Full Auto H&K MP5 with 9MM HoneyBadger, Hydra-Shok and FMJ vs IIIA Body Armor
In this Body Armor 101 video we see what it takes to make IIIA body armor fail by using unconventional ammo and tactics. It's important that I preface the video a bit. I'll just say it, there's a lot of smoke and mirrors in the body armor industry that the typical consumer is not aware of. Since body armor first became affordable roughly a decade ago, there have been many body armor companies that have come and gone. As you'll see with our Body Armor 101 series, we here at Spartan Armor Systems® prefer to take the educational approach. We feel that it's our job to educate our customers on the realities of body armor so you as the consumer can determine if/which body armor is right for you.
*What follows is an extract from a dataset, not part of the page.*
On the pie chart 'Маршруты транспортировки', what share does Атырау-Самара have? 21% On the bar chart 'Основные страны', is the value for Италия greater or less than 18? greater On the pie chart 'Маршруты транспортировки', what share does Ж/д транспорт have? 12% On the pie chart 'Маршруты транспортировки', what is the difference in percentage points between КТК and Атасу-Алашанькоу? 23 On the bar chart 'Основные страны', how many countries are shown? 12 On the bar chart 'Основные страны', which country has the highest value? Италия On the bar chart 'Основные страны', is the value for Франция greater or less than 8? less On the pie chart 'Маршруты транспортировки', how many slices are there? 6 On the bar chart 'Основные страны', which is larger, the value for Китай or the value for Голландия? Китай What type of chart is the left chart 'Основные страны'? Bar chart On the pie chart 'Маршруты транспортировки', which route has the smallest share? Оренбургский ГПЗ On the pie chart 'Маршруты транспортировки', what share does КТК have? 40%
In a previous video, we tested our IIIA Flex Fused Core™ soft body armor against conventional rounds (9MM, .357, .45 ACP, 44 MAG) , but at a distance of 3 feet. In this video we focus on 9MM at point blank, but we experiment with the Black Hills HoneyBadger™ along with Federal Hydra-Shok™ and FMJ rounds. Rob Orgel pushes Spartan Armor Systems® level IIIA body armor to the absolute extreme to see how much abuse it takes to penetrate level IIIA body armor. We test 9MM HoneyBadger™, 9MM FMJ and 9MM Hydra-Shok™ against IIIA Flex Fused Core™ soft armor, IIIA Armis hard armor and our IIIA Wraparound Concealment Vest. To take it a step further, the body armor is shot at point blank distances by a Glock 19 and full auto H&K MP5. Most companies only show their body armor being tested under ideal circumstances to make them look good. In this video we purposely make IIIA body armor fail to demonstrate its limitations. We want our customers to be educated on the limitations of body armor and what role recoil management plays in relation to body armor penetration. No body armor is indestructible, it's critical to know the limitations of your gear so you select the appropriate body armor for your situation.